# 400 gallon tank (need advice setting it up)



## zsanders (Nov 14, 2006)

well, first things first. I need advice with the sump. Below is a rough draft of what I had in mind. let me know of any flaws that you might see or any advice to make it better will be much appreciated!!


----------



## IrkedCitizen (Apr 26, 2007)

I see some things I would change in your design if it was me. There are some questions that need to be answered first before we can answer your questions.

BUT I will answer your last question. I would not use check valves in your return lines because algae and other debris can get stuck in the hinge of the gate keeping it from closing when it needs to. People have come home to flooded rooms and dead fish because their check valves failed. Even lines with multiple check valves. If you do use them it is a good idea to have other fail safes.

On to my questions!

*1. Does your 400 gallon tank have built-in overflows?* This will determine what size pipe to use and how many drain pipes you will need.

*2. Have you considered having more than one sump on this tank?* This does have an advantage as you can have twice as much media plus more water volume.
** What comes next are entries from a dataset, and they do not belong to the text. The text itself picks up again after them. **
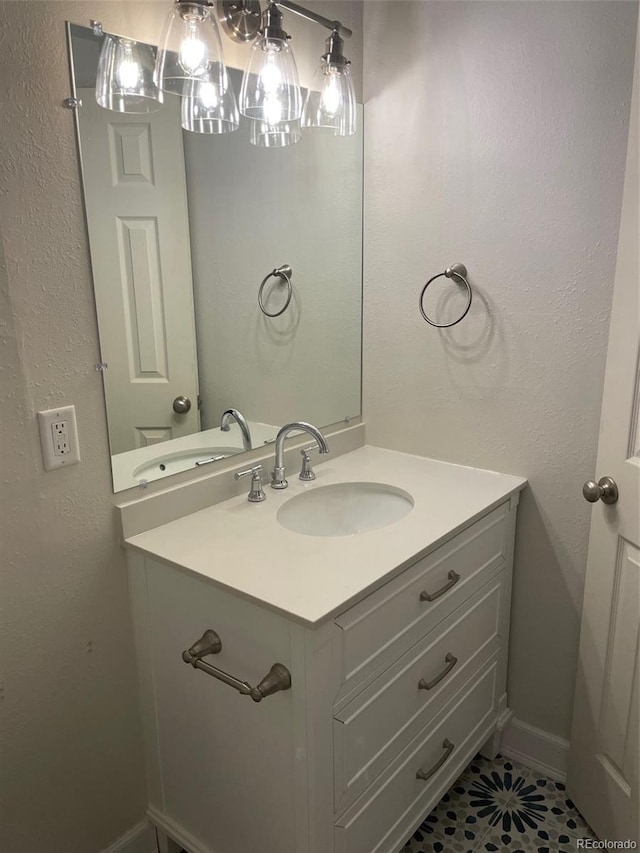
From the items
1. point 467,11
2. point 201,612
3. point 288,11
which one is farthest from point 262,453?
point 467,11

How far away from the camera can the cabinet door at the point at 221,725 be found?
1186 millimetres

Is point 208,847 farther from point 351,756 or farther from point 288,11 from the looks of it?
point 288,11

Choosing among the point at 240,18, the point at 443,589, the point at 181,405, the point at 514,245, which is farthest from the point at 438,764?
the point at 240,18

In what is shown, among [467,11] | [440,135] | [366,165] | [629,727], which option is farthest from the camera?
[366,165]

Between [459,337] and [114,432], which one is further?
[459,337]

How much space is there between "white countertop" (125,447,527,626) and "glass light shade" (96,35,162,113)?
0.90m

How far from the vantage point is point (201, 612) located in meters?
1.27

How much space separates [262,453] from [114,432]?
47 cm

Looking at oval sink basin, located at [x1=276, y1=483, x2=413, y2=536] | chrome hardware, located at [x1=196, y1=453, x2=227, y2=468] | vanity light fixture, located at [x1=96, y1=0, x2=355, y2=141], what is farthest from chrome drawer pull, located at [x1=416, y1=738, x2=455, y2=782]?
vanity light fixture, located at [x1=96, y1=0, x2=355, y2=141]

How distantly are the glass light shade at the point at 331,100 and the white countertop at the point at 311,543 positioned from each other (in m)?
0.94

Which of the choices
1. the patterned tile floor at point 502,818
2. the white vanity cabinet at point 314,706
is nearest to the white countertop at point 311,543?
the white vanity cabinet at point 314,706

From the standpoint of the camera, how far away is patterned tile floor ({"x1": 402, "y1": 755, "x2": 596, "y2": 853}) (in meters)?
1.60

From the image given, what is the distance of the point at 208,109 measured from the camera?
55.4 inches

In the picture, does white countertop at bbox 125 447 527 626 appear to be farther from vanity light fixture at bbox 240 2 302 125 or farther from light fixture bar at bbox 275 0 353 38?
light fixture bar at bbox 275 0 353 38
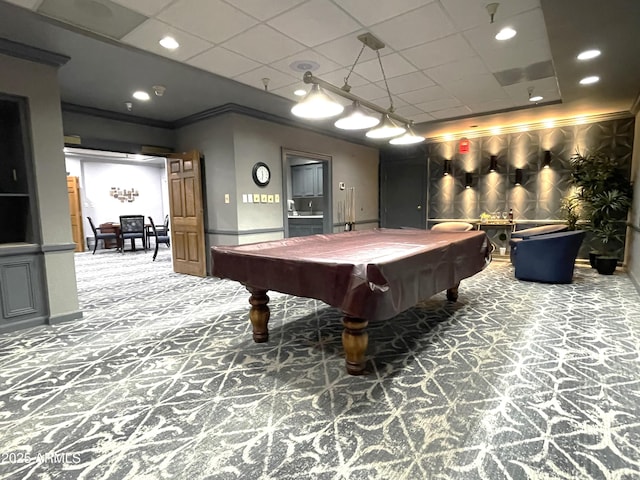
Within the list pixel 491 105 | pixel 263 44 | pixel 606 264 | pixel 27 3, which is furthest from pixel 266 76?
pixel 606 264

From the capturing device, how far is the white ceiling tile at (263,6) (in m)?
2.42

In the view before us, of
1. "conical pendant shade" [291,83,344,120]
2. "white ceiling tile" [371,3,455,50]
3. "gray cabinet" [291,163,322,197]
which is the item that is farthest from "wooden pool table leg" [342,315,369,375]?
"gray cabinet" [291,163,322,197]

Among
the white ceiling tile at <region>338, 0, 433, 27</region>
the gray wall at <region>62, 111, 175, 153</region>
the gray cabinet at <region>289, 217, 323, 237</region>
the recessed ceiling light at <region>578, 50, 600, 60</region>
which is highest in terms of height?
the white ceiling tile at <region>338, 0, 433, 27</region>

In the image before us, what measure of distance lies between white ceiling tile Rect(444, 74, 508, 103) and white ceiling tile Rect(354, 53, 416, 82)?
33.1 inches

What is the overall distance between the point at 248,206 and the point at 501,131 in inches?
213

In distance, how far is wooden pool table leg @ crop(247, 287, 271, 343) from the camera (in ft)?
9.19

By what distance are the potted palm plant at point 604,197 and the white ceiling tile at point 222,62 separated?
5575 mm

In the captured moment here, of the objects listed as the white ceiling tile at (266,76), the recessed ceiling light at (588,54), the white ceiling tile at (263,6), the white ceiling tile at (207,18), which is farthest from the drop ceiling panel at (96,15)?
the recessed ceiling light at (588,54)

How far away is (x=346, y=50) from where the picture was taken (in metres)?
3.20

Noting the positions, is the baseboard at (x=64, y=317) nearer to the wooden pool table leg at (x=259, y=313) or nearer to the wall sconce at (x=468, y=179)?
the wooden pool table leg at (x=259, y=313)

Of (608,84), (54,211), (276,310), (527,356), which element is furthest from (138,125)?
(608,84)

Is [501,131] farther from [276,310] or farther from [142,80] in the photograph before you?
[142,80]

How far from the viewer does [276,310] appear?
3795 mm

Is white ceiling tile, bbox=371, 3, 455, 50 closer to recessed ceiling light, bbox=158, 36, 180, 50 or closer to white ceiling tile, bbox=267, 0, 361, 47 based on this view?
white ceiling tile, bbox=267, 0, 361, 47
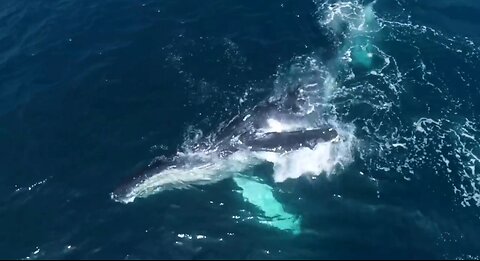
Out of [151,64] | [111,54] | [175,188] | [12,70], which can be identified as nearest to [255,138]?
[175,188]

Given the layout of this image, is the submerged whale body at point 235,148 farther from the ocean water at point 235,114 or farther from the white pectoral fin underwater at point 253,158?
the ocean water at point 235,114

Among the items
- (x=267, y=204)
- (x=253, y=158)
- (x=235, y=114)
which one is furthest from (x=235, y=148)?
(x=267, y=204)

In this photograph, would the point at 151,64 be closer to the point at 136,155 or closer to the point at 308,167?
the point at 136,155

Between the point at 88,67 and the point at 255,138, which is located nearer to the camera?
the point at 255,138

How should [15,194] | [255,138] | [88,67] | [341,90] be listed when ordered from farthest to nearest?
1. [88,67]
2. [341,90]
3. [255,138]
4. [15,194]

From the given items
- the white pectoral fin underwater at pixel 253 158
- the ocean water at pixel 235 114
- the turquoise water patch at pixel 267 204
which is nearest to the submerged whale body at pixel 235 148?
the white pectoral fin underwater at pixel 253 158

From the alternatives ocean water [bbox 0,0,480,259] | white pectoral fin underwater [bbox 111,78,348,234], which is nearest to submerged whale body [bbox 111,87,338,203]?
white pectoral fin underwater [bbox 111,78,348,234]

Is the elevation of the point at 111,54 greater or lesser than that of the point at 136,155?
greater

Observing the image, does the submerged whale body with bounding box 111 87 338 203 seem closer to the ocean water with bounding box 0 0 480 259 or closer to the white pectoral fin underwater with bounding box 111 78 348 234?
the white pectoral fin underwater with bounding box 111 78 348 234
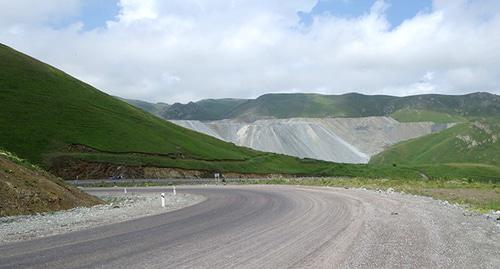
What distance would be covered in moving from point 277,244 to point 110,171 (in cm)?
8154

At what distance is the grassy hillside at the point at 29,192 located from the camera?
26.7 metres

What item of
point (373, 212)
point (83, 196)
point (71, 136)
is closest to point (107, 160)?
point (71, 136)

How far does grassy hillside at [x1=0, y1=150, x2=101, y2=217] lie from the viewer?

Also if 1 pump fails you would still have one of the sumps operating and filtering the water until you can replace the pump. The next question kind of goes hand in hand with this question.

*3. What size tank were you going to use for your wet/dry sump?* Ideally you want the wet/dry sump to hold 15-20% of the display tank volume at all times. For your 400g that would mean 60-80g in the sump at all times. While still having room for the excess water that will drain into the sump during a power outage/pump failure..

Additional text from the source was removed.